THE DATA below:

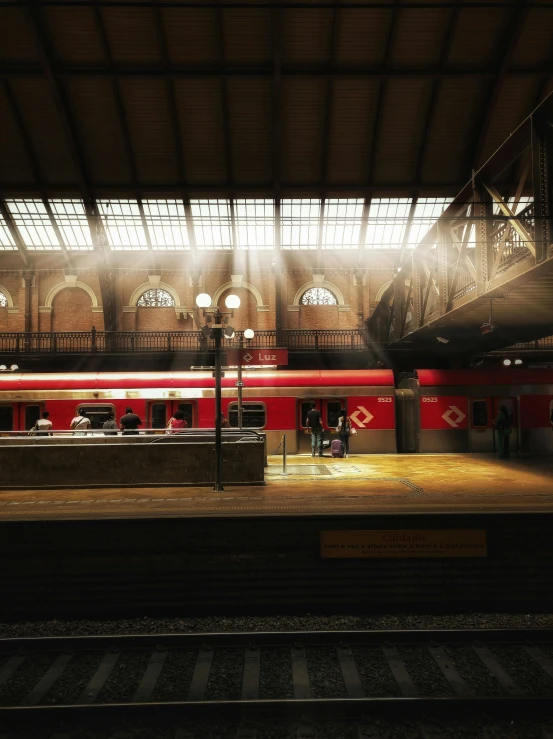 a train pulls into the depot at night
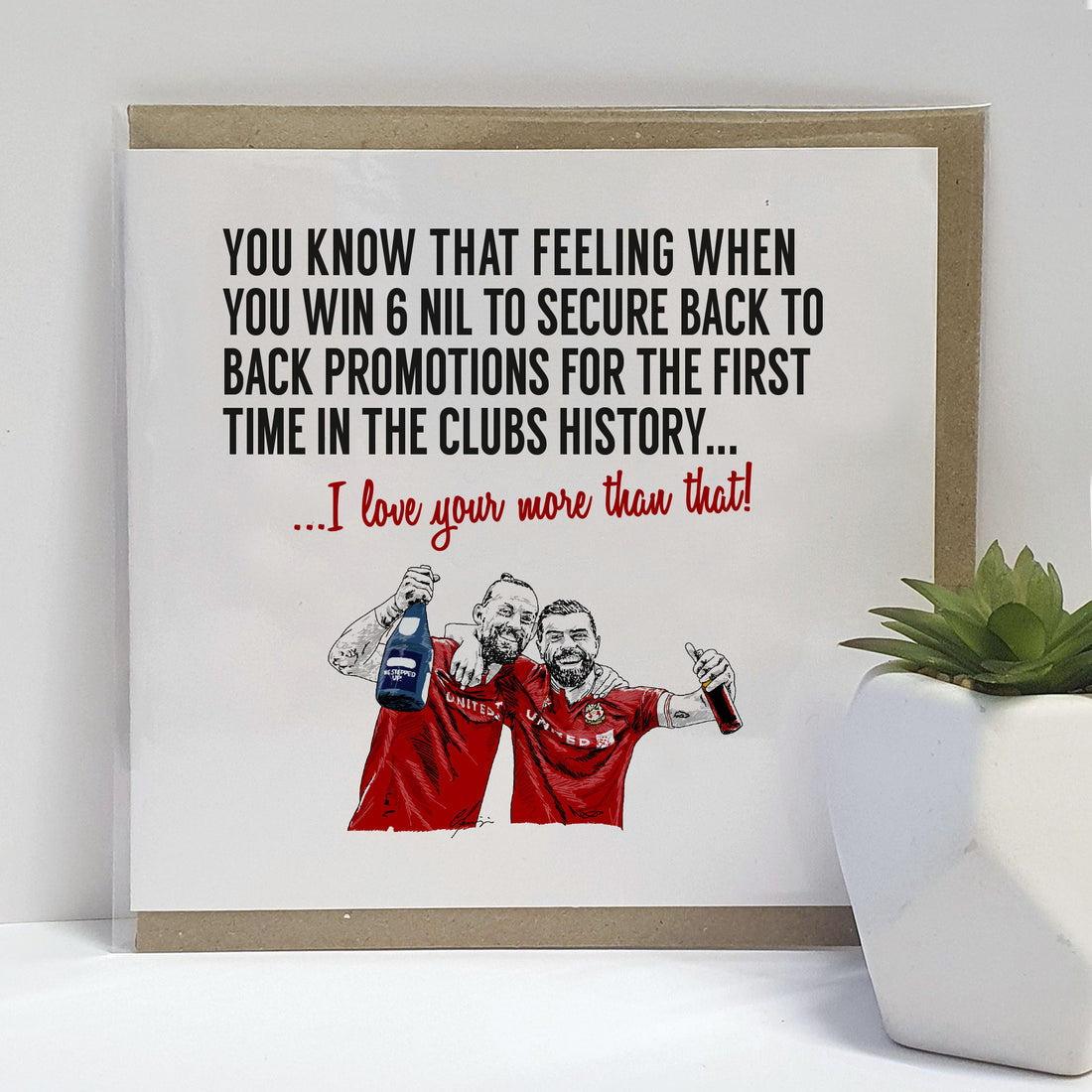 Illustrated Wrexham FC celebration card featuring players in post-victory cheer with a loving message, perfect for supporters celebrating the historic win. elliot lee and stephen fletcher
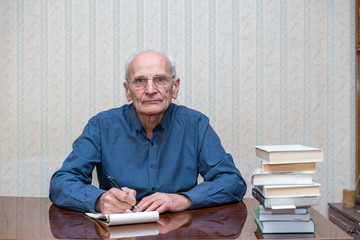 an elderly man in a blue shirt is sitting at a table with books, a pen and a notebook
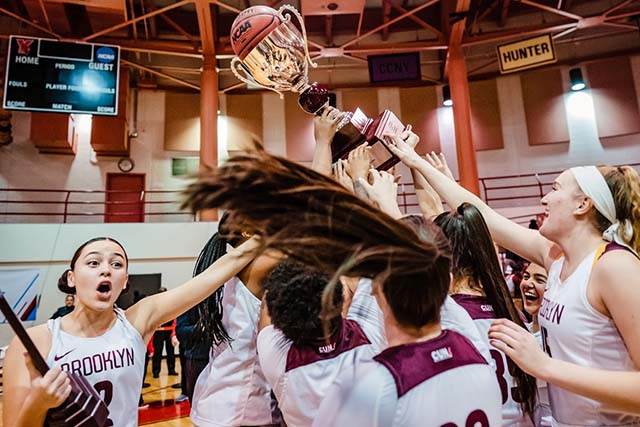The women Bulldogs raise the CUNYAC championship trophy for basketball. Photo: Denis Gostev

End of THE DATA.
THE DATA below:

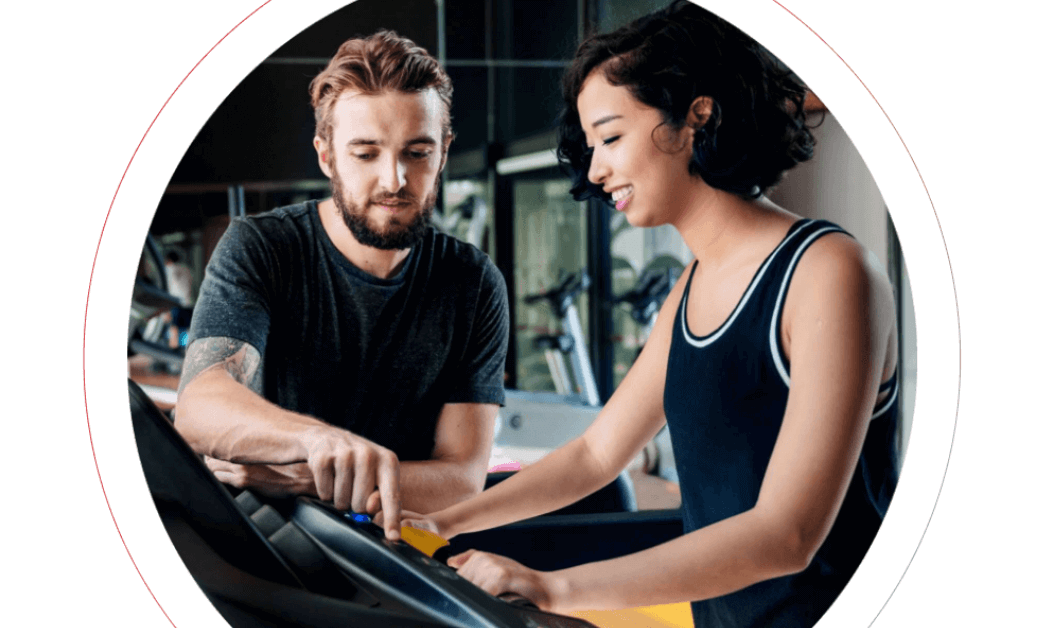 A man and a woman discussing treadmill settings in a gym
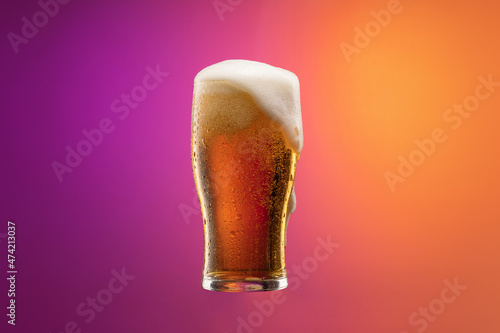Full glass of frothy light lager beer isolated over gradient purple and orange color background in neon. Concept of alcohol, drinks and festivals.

End of THE DATA.

• [TASK GOAL]:
Rewrite the entries starting at the line that contains "a train pulls into the depot at night" and ending at the line that contains "Illustrated Wrexham FC", replacing "depot" with "station" and leaving everything else unchanged. Leave the pictures out of your answer.

• [TASK RESULT]:
 a train pulls into the station at night
 Illustrated Wrexham FC celebration card featuring players in post-victory cheer with a loving message, perfect for supporters celebrating the historic win. elliot lee and stephen fletcher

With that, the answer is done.